**About this task:**
This exercise asks for every line of the material that contains the word "site".

**Records to use:**
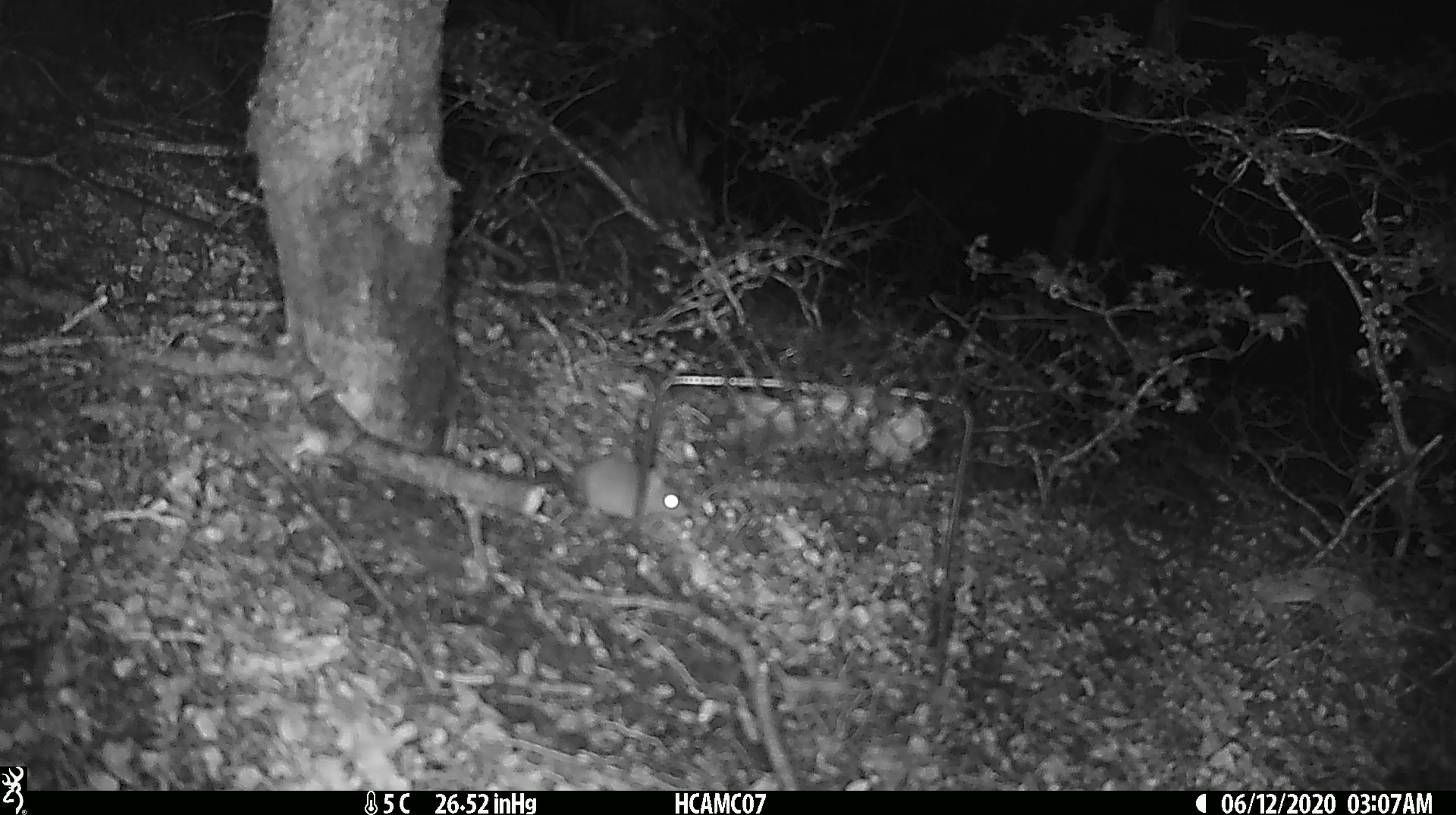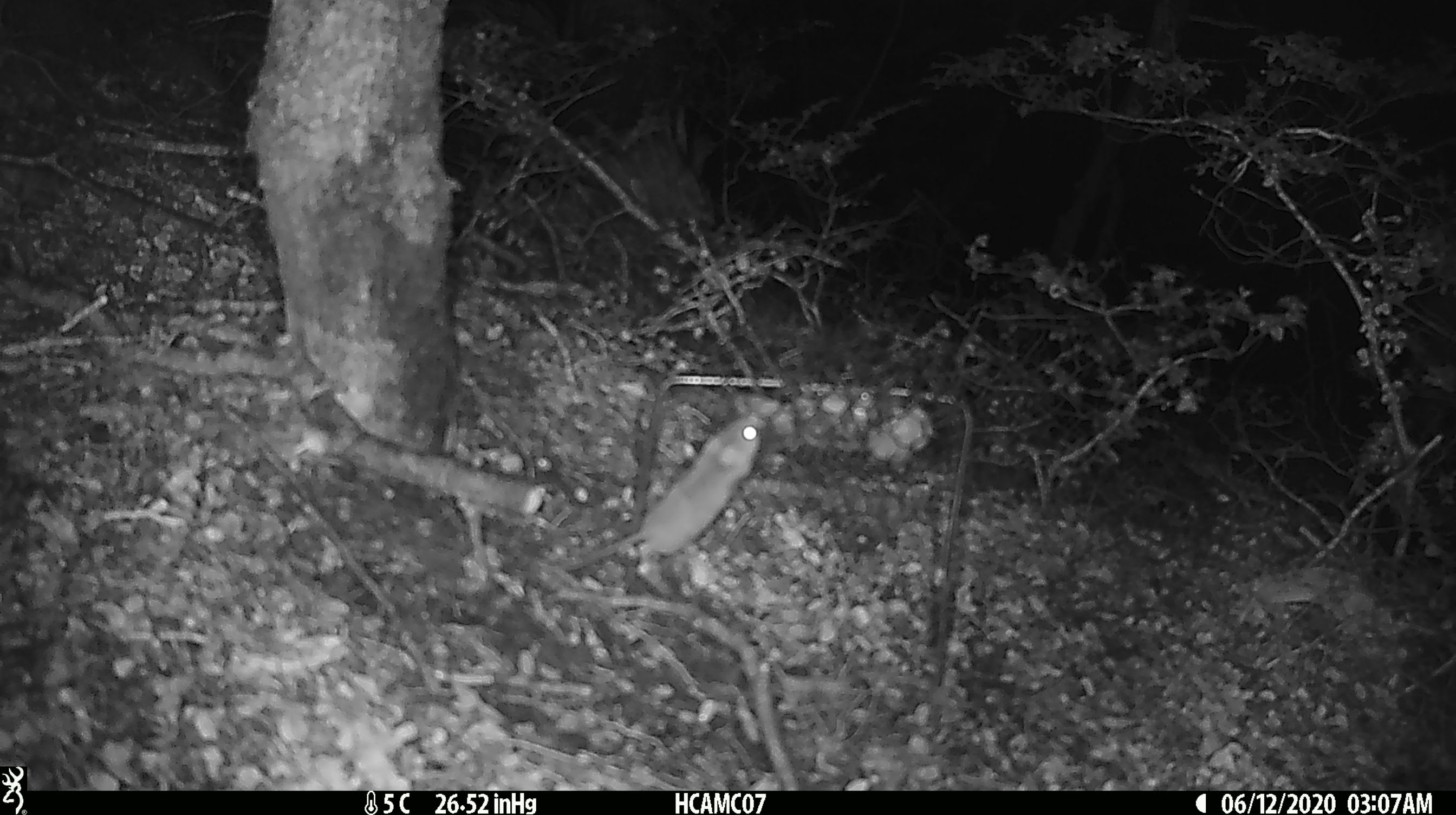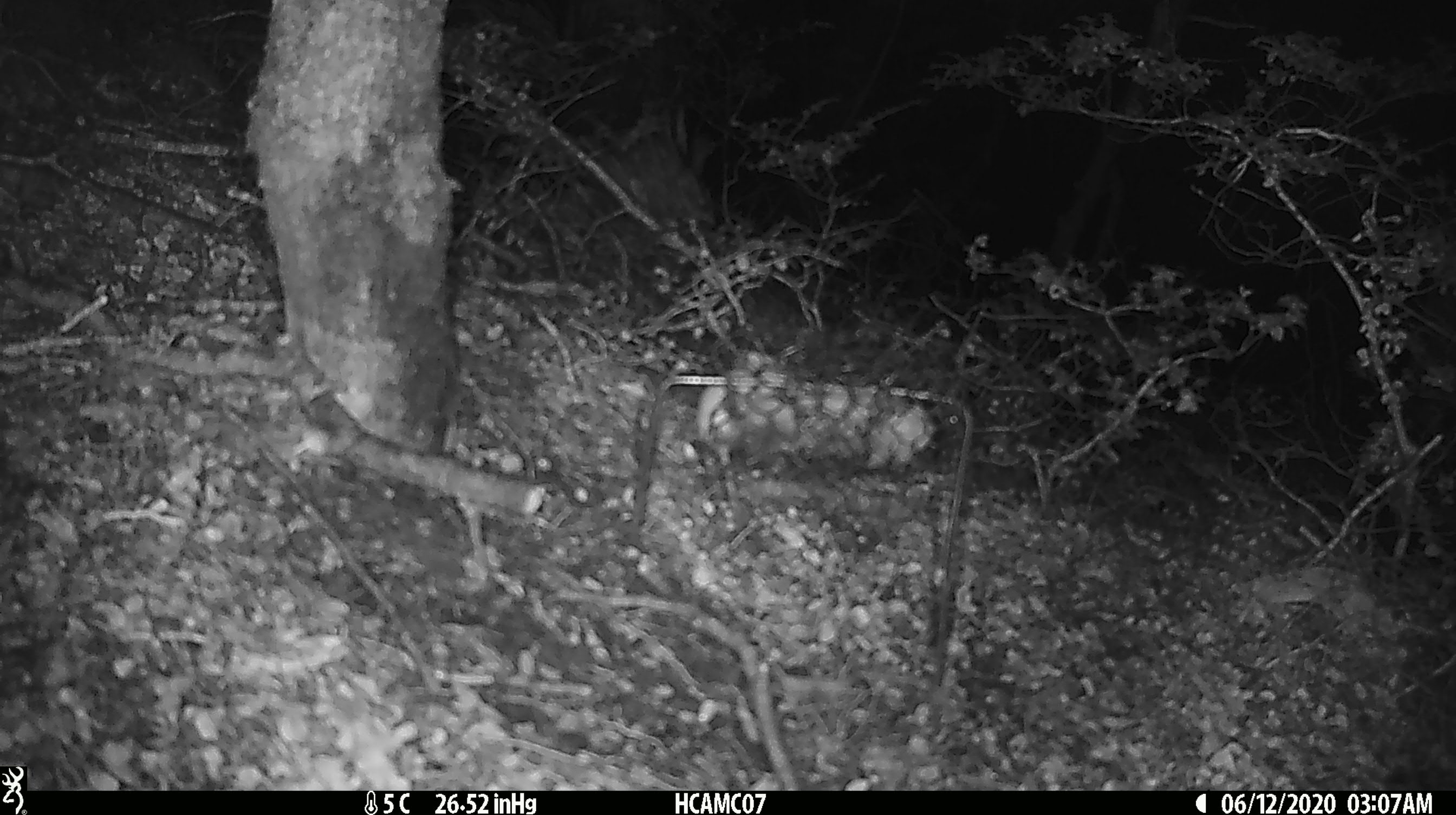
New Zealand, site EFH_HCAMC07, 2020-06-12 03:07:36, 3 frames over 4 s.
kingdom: Animalia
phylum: Chordata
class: Mammalia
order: Rodentia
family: Muridae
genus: Mus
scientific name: Mus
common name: mouse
Mouse (Mus).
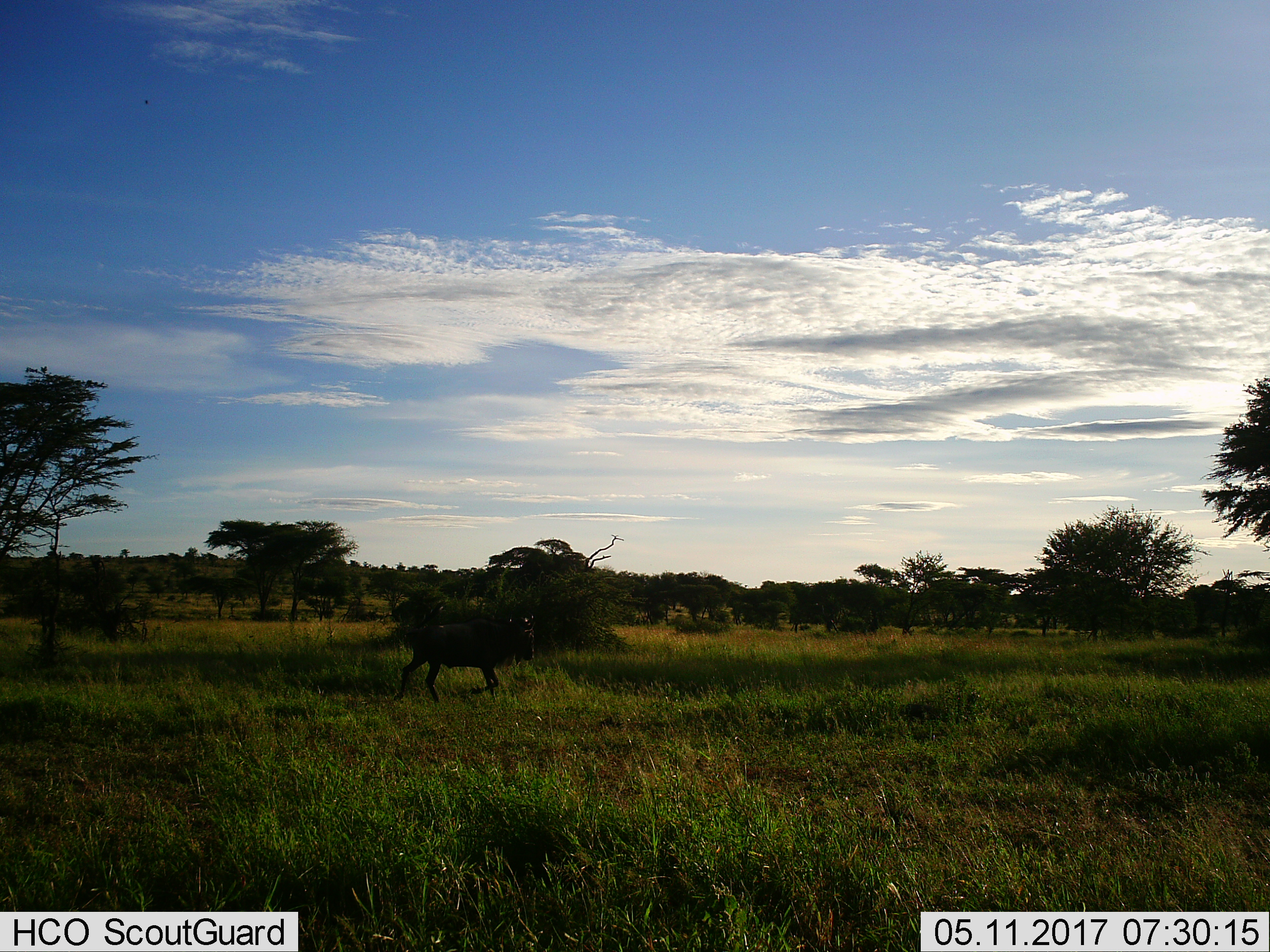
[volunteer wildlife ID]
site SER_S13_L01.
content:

**Answer to this problem:**
New Zealand, site EFH_HCAMC07, 2020-06-12 03:07:36, 3 frames over 4 s.
site SER_S13_L01.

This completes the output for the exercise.